[[ GIVEN DATA, beginning ]]
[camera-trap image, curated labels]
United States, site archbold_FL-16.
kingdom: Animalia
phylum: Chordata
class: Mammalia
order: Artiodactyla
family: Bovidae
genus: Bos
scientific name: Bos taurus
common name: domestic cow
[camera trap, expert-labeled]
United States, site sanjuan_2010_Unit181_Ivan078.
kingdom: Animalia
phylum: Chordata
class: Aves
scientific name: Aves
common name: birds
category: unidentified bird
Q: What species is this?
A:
[[ GIVEN DATA, end ]]
● **TASK**: Wherever the string "States" appears in a line of the records, copy that line.

● **EXERCISE OUTPUT**:
United States, site archbold_FL-16.
United States, site sanjuan_2010_Unit181_Ivan078.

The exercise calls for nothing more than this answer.